Mostly I need that at home to integrate the analog reader output into my home automation and monitoring.
Rather than doing a generic OCR, this is matching digits using normalized cross correlation (this requires to extract sample digit images first).
This is meant to read the typical mechanical counters found in utility meters.
cargo build --release
There is also --features=debug_timing if you want to explore where processing time goes (in particular interesting on slow devices such as a Raspberry Pi)

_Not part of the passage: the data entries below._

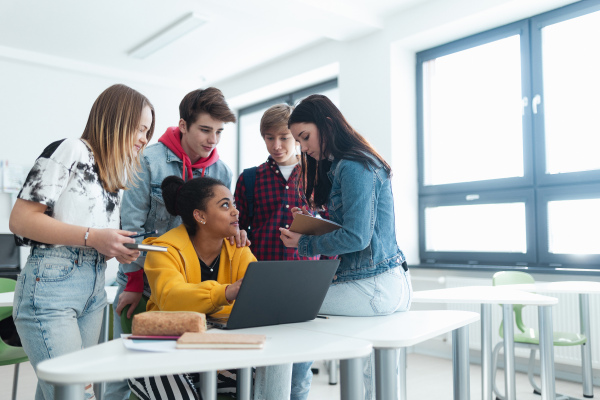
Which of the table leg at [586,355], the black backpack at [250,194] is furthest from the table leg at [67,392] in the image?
the table leg at [586,355]

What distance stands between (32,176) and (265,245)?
3.05 ft

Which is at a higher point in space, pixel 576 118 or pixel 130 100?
pixel 576 118

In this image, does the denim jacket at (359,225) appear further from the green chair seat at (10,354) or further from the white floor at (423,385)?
the white floor at (423,385)

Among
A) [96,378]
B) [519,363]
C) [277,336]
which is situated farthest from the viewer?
[519,363]

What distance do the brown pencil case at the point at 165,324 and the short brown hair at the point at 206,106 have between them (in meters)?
0.92

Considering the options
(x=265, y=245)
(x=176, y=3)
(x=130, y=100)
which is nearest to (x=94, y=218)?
(x=130, y=100)

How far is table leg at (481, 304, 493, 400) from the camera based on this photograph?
2.41 metres

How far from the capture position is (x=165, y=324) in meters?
1.14

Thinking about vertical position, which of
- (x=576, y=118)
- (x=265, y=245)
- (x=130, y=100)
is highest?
(x=576, y=118)

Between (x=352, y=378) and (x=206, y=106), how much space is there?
112cm

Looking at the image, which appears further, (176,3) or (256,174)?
(176,3)

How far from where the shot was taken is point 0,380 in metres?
3.54

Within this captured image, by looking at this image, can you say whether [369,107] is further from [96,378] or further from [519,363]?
[96,378]

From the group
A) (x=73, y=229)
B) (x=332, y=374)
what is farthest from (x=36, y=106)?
(x=73, y=229)
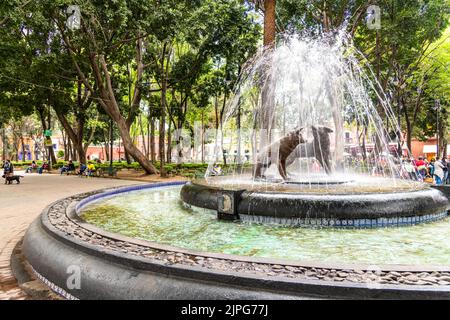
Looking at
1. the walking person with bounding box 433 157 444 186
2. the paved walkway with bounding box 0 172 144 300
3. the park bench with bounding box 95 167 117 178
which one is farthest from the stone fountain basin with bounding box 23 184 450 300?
the park bench with bounding box 95 167 117 178

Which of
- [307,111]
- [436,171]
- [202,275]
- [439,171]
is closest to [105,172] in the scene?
[307,111]

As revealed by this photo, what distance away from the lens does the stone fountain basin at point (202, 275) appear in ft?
10.8

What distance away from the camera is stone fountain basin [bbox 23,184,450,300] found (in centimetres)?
330

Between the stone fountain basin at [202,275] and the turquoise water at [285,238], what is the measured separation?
1.34 metres

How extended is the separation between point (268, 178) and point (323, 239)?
189 inches

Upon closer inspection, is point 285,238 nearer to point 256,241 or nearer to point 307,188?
point 256,241

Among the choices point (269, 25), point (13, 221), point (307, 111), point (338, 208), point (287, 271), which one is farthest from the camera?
point (307, 111)

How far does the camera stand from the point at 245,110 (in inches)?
1280

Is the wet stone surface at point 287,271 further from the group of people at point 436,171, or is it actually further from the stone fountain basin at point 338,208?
the group of people at point 436,171

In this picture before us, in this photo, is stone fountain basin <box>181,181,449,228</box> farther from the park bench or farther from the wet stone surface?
the park bench

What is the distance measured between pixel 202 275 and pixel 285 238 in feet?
9.23

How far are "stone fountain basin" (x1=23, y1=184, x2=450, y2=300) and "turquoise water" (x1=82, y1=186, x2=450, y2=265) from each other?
1338 mm

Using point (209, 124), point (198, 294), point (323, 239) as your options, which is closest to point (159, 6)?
point (323, 239)

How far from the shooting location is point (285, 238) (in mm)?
6207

Usage: utility-reader [OPTIONS] [DIGIT_IMAGES]...
Arguments:
[DIGIT_IMAGES]... Digit template images to match; the first digit found in the filename is the matched digit. Allows to have multiple templates for the same digit if needed (e.g. d1-0.png, d1-1.png)
Options:
--webcam Capture counter image from webcam
--filename <png-file> Read counter image from file
--op <op> Image operation to apply after image is acquired. One of ["rotate90", "rotate180", "flip-x", "flip-y", "crop:<x>:<y>:<w>:<h>"]. Multiple --op are applied in sequence provided on command line
--sobel Process input images through sobel edge-detect. Can improve accuracy with very clean and non-distorted images
--emit-count <#> Number of digits to OCR verify and emit. Good to limit if the last digit is finicky due to roll-over [default: 7]
--max-plausible-rate <count/sec> Maximum plausible value change per second to avoid logging bogus values [default: 0.1]
--repeat-sec <seconds> Repeat every these number of seconds (useful with --webcam)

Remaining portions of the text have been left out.